読書で満足することを貧しいと思う人も、勿論いる。
それでも、初めて「旅」を知ったときの幸せは、豊かなもので決して貧しいなんて言い捨てられないのではないだろうか。
私が旅を知ったのは、14歳だった。
中学校の音楽室、11月は寒いけれど嫌ではない気温。
先生が音源を流したとき、音楽室は見えなくなった。
ムソルグスキーの「展覧会の絵」だった。
14年の人生で知っていた一番の豊かな建物と内装のイメージと、奥まった場所にあるどこか古めかしいイメージ、堪能して順に現れる誰かの作品のイメージ。
小国を案内されたような時間だった。
後からタイトルとそれぞれの絵を知って、再び曲を聴くとちゃんと展覧会を巡ることができた。
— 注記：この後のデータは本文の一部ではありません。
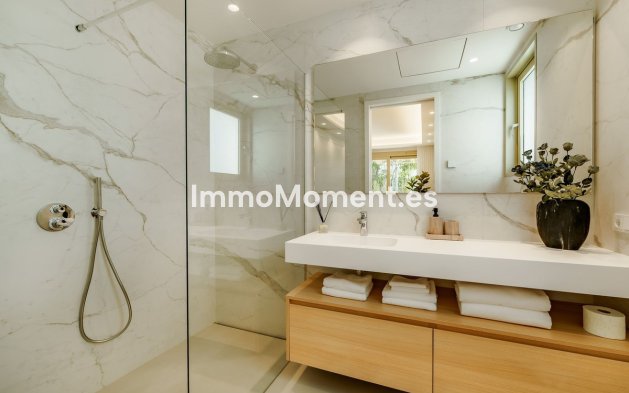 Wiederverkauf - Wohnung - Marbella - The Golden Mile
暖色の灯りを浴びる贅沢を、LEDに変えたばかりの光の下で感じていた。
窓のすきま風がその熱を冷ましてくれたことにも気が付かなかった。
曲を分析し始めると止まらないほどに魅力的な音楽は、一度流すと私を美術館に押し込んでしまい、私は何度も旅をしてきた。
あれ以上の全力の旅を、まだ知らない。